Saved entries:
BEGIN

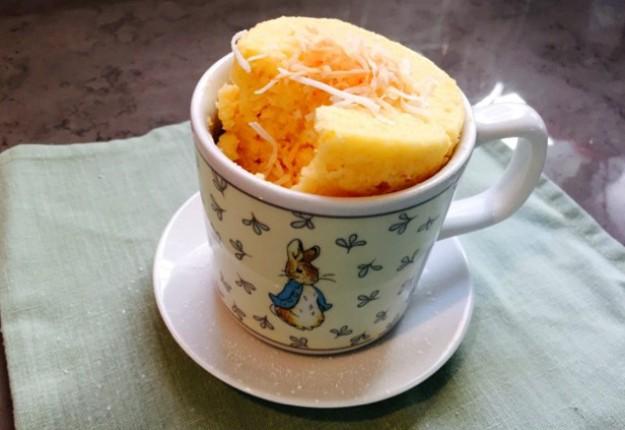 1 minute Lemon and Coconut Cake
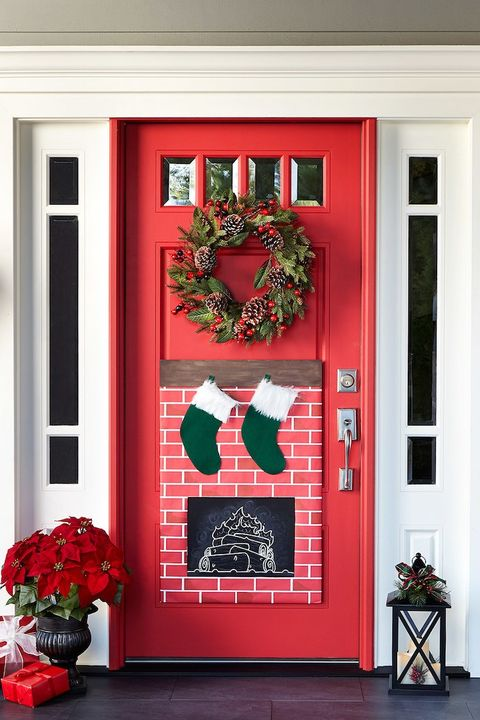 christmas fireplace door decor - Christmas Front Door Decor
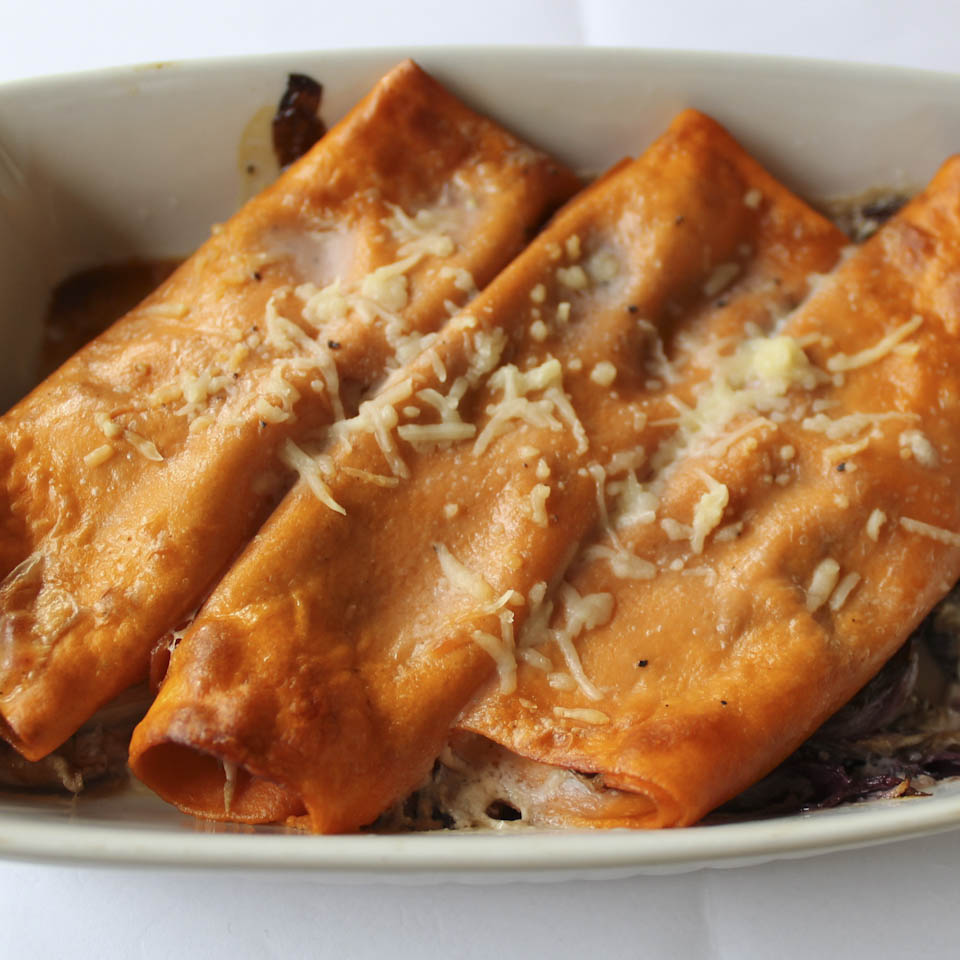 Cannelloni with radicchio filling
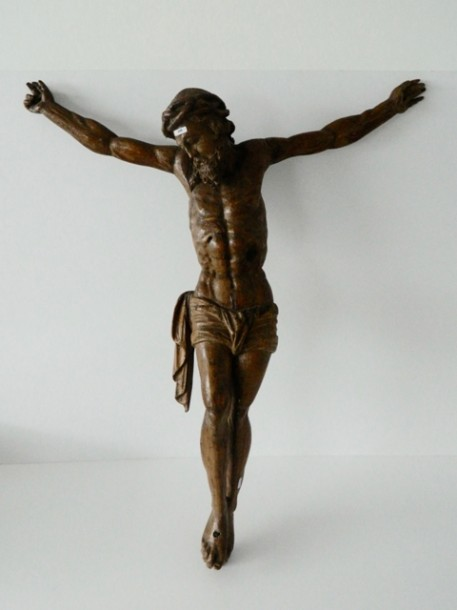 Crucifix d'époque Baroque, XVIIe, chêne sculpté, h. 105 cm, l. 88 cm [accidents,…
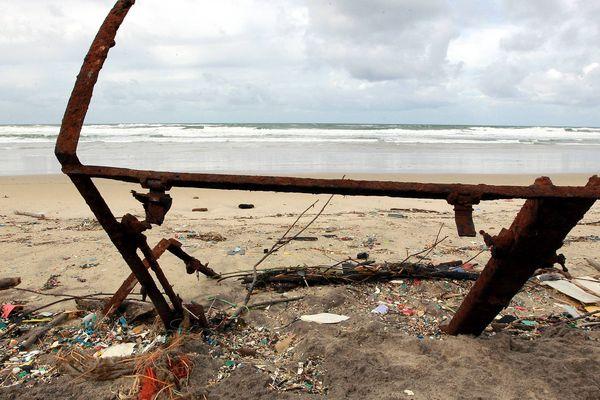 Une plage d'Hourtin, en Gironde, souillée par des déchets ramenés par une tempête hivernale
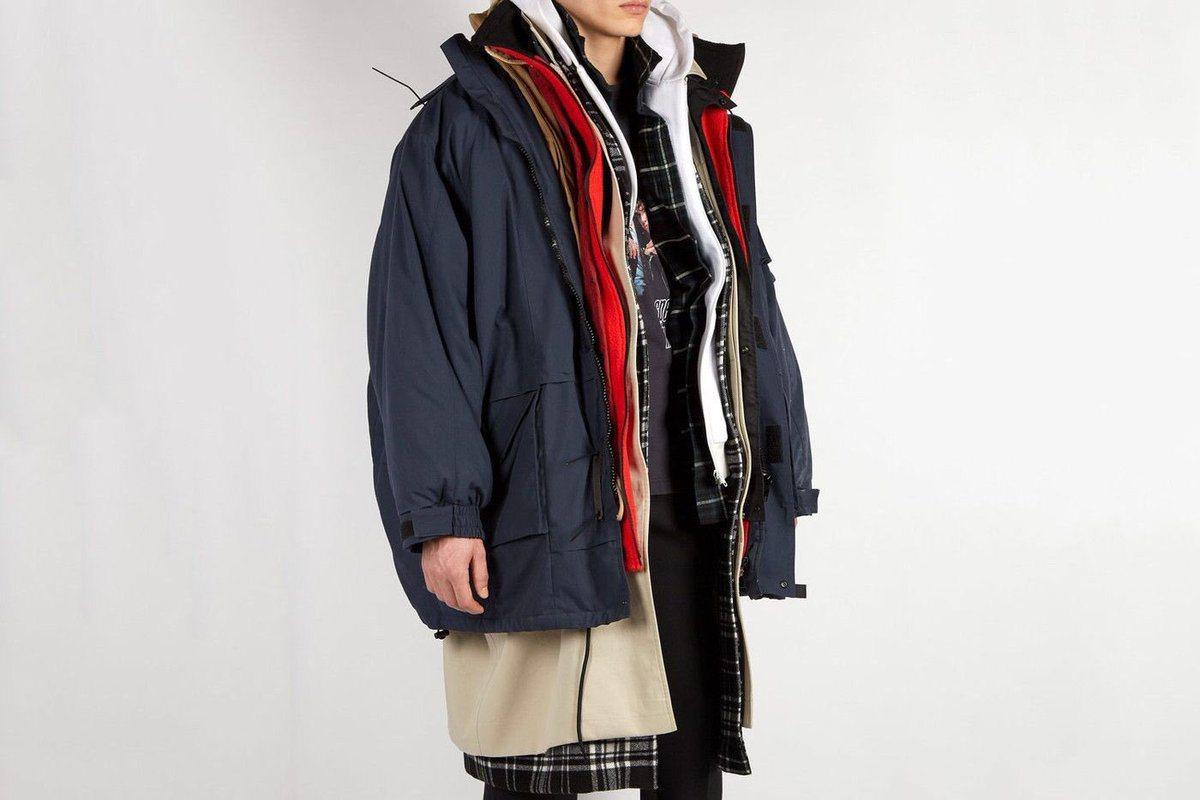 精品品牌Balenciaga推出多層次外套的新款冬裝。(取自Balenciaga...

END

◆ WORK INSTRUCTION: The records above should be output exactly, but without any of their pictures.

◆ EXPECTED ANSWER:
 1 minute Lemon and Coconut Cake
 christmas fireplace door decor - Christmas Front Door Decor
 Cannelloni with radicchio filling
 Crucifix d'époque Baroque, XVIIe, chêne sculpté, h. 105 cm, l. 88 cm [accidents,…
 Une plage d'Hourtin, en Gironde, souillée par des déchets ramenés par une tempête hivernale
 精品品牌Balenciaga推出多層次外套的新款冬裝。(取自Balenciaga...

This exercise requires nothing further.